Des expérimentations qui, toujours, vont dans le même sens : imposer les choses aux classes populaires et jamais l’inverse.

Les deux livres relatent plusieurs expériences en France en soulignant tous deux un point important : rien ne se fait sans la coopération des parents, lesquels s’opposent parfois à des expérimentations qui, toujours, vont dans le même sens : imposer les choses aux classes populaires et jamais l’inverse. Or les familles n’ont pas toujours l’envie ni les possibilités matérielles de déroger au collège de proximité, qui est le plus accessible et peut-être rassurant, même si elles en connaissent les failles.

Conditionner les subventions à la mixité

Pourquoi ne pas fermer les établissements ghettos ? demande Youssef Souidi, en précisant bien que cela pourrait aussi concerner les établissements les plus riches.
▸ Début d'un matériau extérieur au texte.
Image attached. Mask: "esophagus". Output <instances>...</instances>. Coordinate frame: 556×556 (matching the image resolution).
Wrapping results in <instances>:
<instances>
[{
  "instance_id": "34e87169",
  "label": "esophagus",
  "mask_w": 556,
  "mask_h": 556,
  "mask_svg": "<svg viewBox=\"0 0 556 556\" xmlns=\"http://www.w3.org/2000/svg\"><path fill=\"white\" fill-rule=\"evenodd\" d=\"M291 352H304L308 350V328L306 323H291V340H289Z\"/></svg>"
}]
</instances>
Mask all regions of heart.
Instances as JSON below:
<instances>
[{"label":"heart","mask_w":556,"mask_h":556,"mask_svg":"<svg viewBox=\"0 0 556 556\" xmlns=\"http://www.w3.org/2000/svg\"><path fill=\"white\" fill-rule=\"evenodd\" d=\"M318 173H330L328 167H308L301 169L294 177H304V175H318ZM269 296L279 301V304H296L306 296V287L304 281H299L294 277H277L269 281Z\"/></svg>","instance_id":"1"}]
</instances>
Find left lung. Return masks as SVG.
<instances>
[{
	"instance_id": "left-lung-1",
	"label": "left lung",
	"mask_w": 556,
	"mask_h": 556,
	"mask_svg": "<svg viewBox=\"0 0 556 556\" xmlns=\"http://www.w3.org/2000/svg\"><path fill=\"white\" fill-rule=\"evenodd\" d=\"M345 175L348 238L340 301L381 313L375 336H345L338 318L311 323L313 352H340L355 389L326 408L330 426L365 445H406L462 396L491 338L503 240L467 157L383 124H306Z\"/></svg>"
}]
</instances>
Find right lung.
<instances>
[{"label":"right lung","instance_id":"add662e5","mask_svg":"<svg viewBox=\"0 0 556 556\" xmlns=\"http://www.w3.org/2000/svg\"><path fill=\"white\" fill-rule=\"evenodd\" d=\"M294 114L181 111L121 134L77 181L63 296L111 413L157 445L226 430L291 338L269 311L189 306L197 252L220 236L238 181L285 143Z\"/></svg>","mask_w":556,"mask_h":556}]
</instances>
La mise à contribution de l’enseignement privé est enfin d’une nécessité criante. Il doit être partie prenante d’une politique de mixité sociale. Le conditionnement de la ­subvention publique à cet engagement est une piste suggérée.

Ces deux lectures confirment que la mixité sociale à l’école est une question qui doit être prise à bras-le-corps. Si elle n’est pas une condition suffisante à la démocratisation scolaire, on sait qu’elle est bénéfique pour tous les enfants. Un constat qui semble pourtant laisser indifférent le gouvernement de Gabriel Attal, volontiers prompt à aggraver les logiques séparatistes avec les groupes de niveaux et préférant camoufler les inégalités sociales sous un uniforme plutôt que de tenter d’y remédier.